Cite as: https://hdl.handle.net/21.11116/0000-0009-B0FA-6
Abstract
A combination of radiation force and ultrafast ultrasound imaging is used to both generate and track the propagation of a shear wave in the brain whose local speed is directly related to stiffness, characterized by the dynamic shear modulus G*. When performed on trepanated rats, this approach called shear wave imaging (SWI) provides 3-D brain elasticity maps reaching a spatial resolution of 0.7 mm x 1 mm 0.4 mm with a good reproducibility (< 13%). The dynamic shear modulus of brain tissues exhibits values in the 2-25 kPa range with a mean value of 12 kPa and is quantified for different anatomical regions. The anisotropy of the shear wave propagation is studied and the first in vivo anisotropy map of brain elasticity is provided.
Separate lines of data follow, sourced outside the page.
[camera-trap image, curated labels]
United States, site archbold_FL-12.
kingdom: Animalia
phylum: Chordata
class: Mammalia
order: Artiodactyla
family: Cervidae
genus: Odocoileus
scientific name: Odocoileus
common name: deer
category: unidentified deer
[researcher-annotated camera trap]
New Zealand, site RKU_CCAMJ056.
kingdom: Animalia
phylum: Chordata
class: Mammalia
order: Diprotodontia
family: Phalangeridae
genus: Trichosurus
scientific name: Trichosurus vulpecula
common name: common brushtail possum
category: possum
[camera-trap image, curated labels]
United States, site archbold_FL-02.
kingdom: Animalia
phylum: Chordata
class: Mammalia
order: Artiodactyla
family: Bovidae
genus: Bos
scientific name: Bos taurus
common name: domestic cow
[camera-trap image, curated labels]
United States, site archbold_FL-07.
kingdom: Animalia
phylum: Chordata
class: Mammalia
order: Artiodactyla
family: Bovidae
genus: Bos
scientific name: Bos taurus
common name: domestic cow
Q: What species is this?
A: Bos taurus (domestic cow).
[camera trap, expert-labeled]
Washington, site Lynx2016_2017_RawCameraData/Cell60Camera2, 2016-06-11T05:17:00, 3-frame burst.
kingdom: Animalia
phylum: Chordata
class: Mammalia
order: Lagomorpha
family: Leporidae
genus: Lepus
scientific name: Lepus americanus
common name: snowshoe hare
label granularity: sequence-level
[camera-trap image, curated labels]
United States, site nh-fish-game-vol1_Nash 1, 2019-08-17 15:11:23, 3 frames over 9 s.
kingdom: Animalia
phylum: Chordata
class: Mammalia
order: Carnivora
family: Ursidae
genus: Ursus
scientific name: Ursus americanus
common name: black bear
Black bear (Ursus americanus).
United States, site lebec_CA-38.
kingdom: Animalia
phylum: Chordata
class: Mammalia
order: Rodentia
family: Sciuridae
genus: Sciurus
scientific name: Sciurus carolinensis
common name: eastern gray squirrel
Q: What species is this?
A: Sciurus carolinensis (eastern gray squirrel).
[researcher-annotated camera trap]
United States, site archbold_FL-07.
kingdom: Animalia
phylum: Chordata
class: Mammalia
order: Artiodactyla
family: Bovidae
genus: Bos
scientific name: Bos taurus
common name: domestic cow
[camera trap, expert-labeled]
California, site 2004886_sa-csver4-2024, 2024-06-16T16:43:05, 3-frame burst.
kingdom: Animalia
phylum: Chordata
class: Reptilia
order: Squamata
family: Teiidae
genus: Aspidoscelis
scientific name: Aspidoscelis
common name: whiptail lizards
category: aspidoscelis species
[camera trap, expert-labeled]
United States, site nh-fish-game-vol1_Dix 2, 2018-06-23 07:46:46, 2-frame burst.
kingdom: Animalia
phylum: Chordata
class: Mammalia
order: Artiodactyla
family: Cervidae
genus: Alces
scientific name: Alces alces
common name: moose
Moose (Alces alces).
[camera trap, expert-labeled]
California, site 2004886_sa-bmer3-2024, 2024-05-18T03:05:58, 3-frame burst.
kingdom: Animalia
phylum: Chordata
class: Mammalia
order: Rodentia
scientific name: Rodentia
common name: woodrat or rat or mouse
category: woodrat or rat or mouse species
The propagation is found to be isotropic in three gray matter regions but highly anisotropic in two white matter regions. The good temporal resolution (similar to 10 ms per acquisition) of SWI also allows a dynamic estimation of brain elasticity to within a single cardiac cycle, showing that brain pulsatility does not transiently modify local elasticity. SWI proves its potential for the study of pathological modifications of brain elasticity both in small animal models and in clinical intra-operative imaging.